The etiology of hip arthritis is diverse. It may stem from mechanical, inflammatory, metabolic, or infectious origins. Common causes include avascular necrosis, trauma, septic arthritis, and systemic conditions such as rheumatoid arthritis. Less commonly, metabolic bone disorders like Paget’s disease can contribute to degenerative changes. Certain anatomical abnormalities — such as developmental dysplasia of the hip and slipped capital femoral epiphysis — also predispose patients to early osteoarthritis due to abnormal joint mechanics.

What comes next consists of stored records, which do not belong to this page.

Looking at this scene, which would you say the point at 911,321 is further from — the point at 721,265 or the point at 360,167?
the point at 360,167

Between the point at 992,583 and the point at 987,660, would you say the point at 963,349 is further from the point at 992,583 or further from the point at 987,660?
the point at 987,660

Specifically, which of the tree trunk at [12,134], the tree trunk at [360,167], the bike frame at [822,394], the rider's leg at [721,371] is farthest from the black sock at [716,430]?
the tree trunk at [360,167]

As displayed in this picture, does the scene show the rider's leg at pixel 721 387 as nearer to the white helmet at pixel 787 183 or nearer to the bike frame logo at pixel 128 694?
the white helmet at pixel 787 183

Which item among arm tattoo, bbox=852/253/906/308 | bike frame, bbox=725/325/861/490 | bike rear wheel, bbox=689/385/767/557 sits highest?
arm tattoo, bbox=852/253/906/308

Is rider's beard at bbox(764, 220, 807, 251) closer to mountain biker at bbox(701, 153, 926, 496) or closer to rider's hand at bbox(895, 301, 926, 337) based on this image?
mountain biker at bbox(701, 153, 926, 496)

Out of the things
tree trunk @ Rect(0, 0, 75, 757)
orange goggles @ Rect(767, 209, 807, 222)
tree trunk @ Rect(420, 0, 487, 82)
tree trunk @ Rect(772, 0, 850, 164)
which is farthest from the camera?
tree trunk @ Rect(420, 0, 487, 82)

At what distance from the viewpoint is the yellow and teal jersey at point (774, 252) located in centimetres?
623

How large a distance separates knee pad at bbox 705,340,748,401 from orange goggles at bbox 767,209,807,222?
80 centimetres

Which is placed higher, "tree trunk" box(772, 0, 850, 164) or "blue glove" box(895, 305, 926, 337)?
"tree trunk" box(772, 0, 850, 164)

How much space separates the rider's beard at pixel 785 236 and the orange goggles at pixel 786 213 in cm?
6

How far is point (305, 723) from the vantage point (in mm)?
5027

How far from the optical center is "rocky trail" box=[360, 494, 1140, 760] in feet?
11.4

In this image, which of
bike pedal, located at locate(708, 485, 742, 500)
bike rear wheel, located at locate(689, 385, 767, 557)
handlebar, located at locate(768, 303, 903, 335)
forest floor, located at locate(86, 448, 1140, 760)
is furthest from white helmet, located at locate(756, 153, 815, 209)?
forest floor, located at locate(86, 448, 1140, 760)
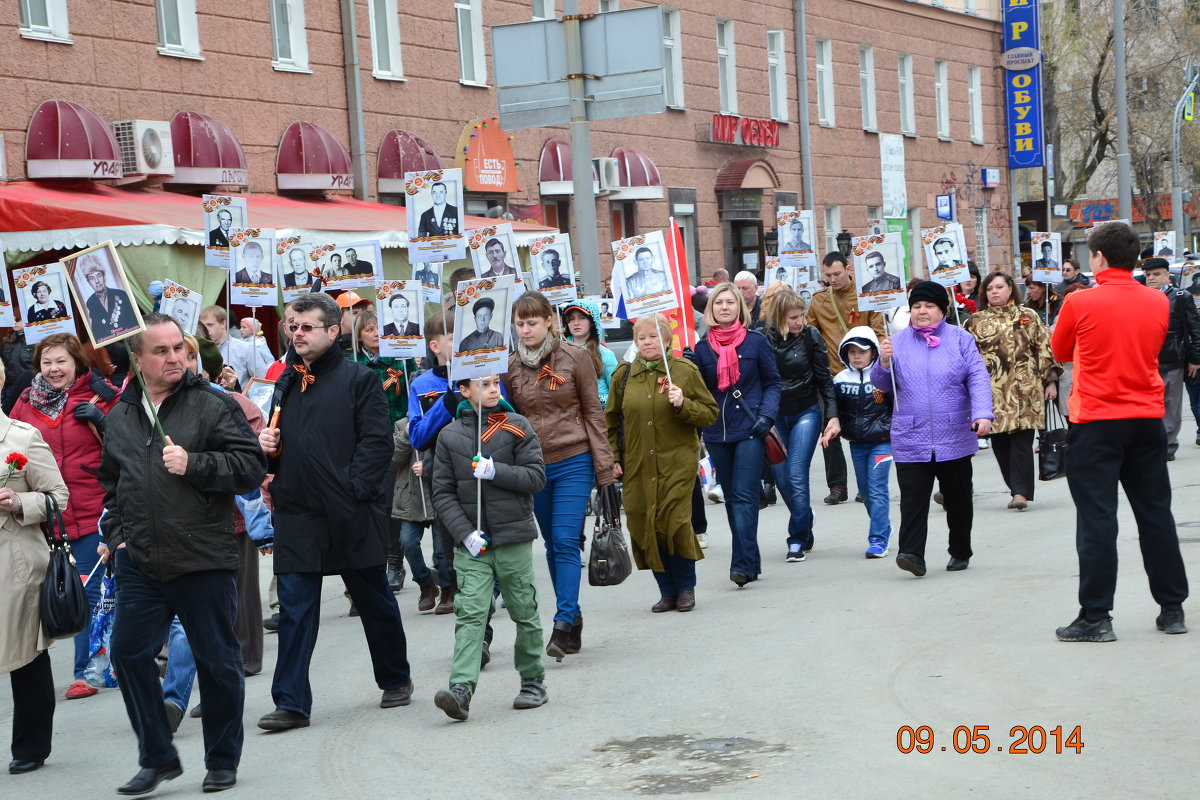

Infectious coxitis, though relatively rare, represents a serious diagnostic and therapeutic challenge. Among bacterial causes, Staphylococcus aureus is the most frequently implicated pathogen, with methicillin-resistant Staphylococcus aureus (MRSA) posing particular concern due to its resistance profile and potential for aggressive joint destruction. Reports of MRSA-induced purulent coxitis are limited, and the condition is especially rare in patients with complex comorbidities [1,2].
This case is clinically significant because, in addition to the rarity of MRSA coxitis and sepsis, the patient presented with severe comorbidities — namely HIV infection and post-traumatic tetraplegia following a gunshot injury. Notably, the typical symptoms of coxitis, such as localized hip pain and limited range of motion, were absent in this case due to the patient’s neurological deficits. The lack of classical symptomatology significantly complicated the identification of the infection source and delayed diagnosis, underlining the importance of clinical vigilance in atypical presentations.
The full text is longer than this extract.